Working professionals credit high school co-op for career paths

-A A +A
By Meaghan Downs

Students need not look any further for a taste of the working world than their high school co-op program.
And for a few Anderson County high school graduates, they need only to look back on their co-op experience to figure out where their careers began.
Glen Drury, who has advised the Anderson County high school co-op program for about eight years, estimated that about 20 percent of students remain in the same career field they chose to shadow as high school students.  
“As a young person, discovering what you don’t want to do can be just as helpful,” he said.
Former co-op student Amanda Warford, for instance, thought she wanted to be an English teacher.
She told employer and attorney Thomas Jones as much when she began her year at his law office through the co-op program in Fall 2005.
“He told me he was going to make a lawyer out of me, and I actually laughed at him,” Warford said.
Warford started as an administrative assistant, but as she stayed on to work over breaks and summer vacations, she took on more responsibilities such as drafting documents and discussing courtroom strategies.  
Now in her final year of law school at the University of Louisville with a two-year clerkship with a federal judge lined up, Warford said she has no regrets about the path she’s chosen.
“It’s kind of put my life where I think it needs to be,” she said of the co-op program.
She said she understands the emphasis put on taking Advanced Placement courses, but the co-op program offers experience, which is equally valuable.
“While I think that’s really good, I think that a lot of employers now, particularly in the market, are looking for skills and experience and I think the co-op program provides for that,” Warford said.
Tyler Smith, a credit risk assistant at Century Bank in Lawrenceburg, started working in a co-op partnership back in middle school.

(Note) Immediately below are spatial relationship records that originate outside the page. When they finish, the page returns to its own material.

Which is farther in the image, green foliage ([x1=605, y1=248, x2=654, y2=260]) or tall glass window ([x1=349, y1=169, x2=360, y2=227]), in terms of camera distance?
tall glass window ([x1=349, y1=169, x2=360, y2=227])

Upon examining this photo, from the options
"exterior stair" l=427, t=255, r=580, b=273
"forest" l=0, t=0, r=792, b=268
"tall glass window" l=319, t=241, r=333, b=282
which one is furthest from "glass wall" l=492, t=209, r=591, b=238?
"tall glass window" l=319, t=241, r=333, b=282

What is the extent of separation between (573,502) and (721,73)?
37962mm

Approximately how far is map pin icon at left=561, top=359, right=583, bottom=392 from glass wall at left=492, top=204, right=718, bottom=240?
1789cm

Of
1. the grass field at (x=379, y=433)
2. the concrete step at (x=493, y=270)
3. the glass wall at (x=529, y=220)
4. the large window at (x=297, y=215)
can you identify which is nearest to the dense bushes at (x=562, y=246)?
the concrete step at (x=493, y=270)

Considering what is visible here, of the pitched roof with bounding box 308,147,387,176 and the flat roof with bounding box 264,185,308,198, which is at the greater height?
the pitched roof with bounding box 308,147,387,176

He knew he was good at math, and liked it. Smith said he figured he was going to be a math teacher and basketball coach.
Then in high school he learned about a friend doing the co-op program with Century Bank, and submitted his resume.
Now Smith, who graduated from the University of Kentucky with an economics degree, has been with the bank for about six years, moving up from bank teller to a loan assistant training to be a loan officer. He still gets to coach basketball as an assistant coach for the middle school girls’ team.
He said he enjoys seeing the other side of the loan process, “just breaking down the numbers and finding percentages,” Smith said.
Another co-op alumna, Hannah Sutherland, enjoys the challenge that comes with selling insurance at State Farm.
At first, she said, she only joined the co-op program to get out of taking classes she didn’t need.
Now, she loves the satisfaction of helping and interacting with customers, as well as knowing that selling insurance is something she’d like to make into a career.
“I’m lucky to have a job,” Sutherland said, “much less one that I love.”
Sutherland, a junior at the University of Kentucky, currently works at the State Farm office part-time while living and attending college classes in Lexington.  
She said without participating in the co-op program, she wouldn’t have known that insurance was something she wanted to do.
“I would still be searching for what I wanted to do with my life after college,” she said.  
And that’s exactly what Drury was aiming for.
“Work’s going to be sometimes hard, but it won’t be unbearable,” Drury said. “I’d like young people to look at work not as a dirty word for them.”